▶ _Yapılacak görev_
Aşağıdaki kayıtlarda "Is the relationship" ifadesini içeren satırdan kayıtların sonuna kadar uzanan bölümü, iki uç da dahil olmak üzere, satırları hiç değiştirmeden yazdırın.

┄┄┄┄┄┄

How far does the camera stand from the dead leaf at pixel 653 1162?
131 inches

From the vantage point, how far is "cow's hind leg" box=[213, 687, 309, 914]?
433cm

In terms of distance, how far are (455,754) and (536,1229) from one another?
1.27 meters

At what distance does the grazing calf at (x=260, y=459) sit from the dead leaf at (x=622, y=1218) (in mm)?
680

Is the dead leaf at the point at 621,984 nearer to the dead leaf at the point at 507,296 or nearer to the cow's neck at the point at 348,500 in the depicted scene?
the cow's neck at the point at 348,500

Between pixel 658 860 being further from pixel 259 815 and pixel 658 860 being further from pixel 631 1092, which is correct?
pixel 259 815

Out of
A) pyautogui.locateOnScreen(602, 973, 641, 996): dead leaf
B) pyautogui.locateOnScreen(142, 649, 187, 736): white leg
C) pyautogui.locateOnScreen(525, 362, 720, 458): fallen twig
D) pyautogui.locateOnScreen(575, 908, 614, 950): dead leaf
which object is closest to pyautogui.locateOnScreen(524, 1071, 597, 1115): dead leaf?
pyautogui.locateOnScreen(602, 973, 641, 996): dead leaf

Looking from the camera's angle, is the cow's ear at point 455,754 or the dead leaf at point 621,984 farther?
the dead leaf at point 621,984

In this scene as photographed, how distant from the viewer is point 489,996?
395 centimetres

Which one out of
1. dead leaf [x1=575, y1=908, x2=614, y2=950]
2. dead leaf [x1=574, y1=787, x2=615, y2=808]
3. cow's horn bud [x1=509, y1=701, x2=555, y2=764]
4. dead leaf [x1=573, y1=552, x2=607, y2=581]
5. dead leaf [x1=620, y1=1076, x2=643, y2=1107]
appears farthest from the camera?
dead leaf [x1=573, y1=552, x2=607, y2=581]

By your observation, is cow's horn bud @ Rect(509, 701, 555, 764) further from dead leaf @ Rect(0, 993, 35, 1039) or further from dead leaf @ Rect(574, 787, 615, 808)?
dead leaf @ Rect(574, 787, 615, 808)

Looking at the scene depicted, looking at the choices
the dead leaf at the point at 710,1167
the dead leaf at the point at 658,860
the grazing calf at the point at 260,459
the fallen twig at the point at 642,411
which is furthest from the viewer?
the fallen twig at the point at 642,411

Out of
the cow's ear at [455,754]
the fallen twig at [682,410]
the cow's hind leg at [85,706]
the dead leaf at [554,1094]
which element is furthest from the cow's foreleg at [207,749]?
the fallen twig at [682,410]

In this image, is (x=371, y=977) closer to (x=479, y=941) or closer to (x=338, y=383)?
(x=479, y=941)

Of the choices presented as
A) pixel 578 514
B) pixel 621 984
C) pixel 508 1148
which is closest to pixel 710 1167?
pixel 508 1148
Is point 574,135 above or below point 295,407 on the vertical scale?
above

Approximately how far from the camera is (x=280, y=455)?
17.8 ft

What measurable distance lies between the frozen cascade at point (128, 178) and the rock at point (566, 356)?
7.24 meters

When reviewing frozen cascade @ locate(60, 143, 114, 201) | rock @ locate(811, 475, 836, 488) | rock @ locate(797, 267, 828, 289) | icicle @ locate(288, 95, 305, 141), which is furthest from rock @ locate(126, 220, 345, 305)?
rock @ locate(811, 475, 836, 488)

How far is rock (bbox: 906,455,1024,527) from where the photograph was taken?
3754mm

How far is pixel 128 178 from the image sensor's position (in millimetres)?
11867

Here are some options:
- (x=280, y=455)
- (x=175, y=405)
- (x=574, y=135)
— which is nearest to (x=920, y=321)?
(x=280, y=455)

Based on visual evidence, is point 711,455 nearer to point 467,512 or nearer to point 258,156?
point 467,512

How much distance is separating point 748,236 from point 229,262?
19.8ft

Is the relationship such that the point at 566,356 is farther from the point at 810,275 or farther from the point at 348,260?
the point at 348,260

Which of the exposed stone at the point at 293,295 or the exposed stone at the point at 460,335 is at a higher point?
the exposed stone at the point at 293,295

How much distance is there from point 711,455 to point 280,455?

┄┄┄┄┄┄

▶ _Beklenen çıktı_
Is the relationship such that the point at 566,356 is farther from the point at 810,275 or farther from the point at 348,260?
the point at 348,260

Which of the exposed stone at the point at 293,295 or the exposed stone at the point at 460,335 is at a higher point?
the exposed stone at the point at 293,295

How much distance is there from point 711,455 to point 280,455?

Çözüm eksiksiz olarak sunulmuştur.